Foto: Ascom/Manoel Neves

Quem utiliza bicicletas elétricas, ciclomotores e equipamentos de mobilidade individual autopropelidos em Boa Vista precisa ficar atento. A capital já conta com regras próprias para a circulação desses veículos, e o descrespeito à legislação pode resultar em multa, apreensão do equipamento e até suspensão do direito de conduzir.

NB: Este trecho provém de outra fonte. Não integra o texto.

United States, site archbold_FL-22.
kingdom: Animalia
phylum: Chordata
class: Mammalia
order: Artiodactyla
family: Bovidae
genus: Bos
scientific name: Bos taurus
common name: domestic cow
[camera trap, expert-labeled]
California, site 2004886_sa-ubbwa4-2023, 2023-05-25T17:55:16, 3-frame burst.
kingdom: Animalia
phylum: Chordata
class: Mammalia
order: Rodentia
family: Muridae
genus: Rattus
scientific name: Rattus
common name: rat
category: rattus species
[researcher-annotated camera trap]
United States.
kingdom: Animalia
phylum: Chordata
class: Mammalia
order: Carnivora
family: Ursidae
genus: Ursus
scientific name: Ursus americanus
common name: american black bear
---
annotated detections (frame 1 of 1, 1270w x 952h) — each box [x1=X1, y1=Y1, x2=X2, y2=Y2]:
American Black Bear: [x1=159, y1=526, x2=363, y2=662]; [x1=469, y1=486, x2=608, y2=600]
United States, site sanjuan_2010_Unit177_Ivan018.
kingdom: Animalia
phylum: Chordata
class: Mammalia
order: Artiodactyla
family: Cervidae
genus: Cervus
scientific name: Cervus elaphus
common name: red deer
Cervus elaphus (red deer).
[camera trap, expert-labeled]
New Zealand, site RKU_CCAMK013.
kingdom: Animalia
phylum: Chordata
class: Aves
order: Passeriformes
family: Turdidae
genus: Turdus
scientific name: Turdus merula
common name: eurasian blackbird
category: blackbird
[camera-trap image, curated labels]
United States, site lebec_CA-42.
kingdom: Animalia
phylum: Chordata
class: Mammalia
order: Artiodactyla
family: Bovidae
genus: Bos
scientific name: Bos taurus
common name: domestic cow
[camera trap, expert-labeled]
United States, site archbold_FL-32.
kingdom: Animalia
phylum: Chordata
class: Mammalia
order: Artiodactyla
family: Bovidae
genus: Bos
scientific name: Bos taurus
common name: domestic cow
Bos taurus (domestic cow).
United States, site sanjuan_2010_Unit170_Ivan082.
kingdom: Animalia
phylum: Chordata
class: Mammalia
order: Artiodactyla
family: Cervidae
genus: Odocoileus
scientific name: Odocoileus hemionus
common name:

Antes mesmo de o tema ganhar regulamentação nacional, Boa Vista saiu na frente. Desde 2024, está em vigor a Lei Municipal nº 2.590, que estabelece normas claras para o uso desses meios de transporte em ciclovias, ciclofaixas, calçadas e vias públicas. A legislação municipal antecede, inclusive, a Resolução nº 996 do Conselho Nacional de Trânsito, que passa a valer em todo o país a partir de 2026.

A regra local define onde cada tipo de veículo pode circular, impõe limites de velocidade compatíveis com cada espaço e exige o uso de equipamentos obrigatórios de segurança. Além disso, reforça um ponto central: a prioridade é sempre do pedestre. Respeitar a sinalização e dividir o espaço de forma segura não é apenas uma recomendação, mas uma obrigação legal.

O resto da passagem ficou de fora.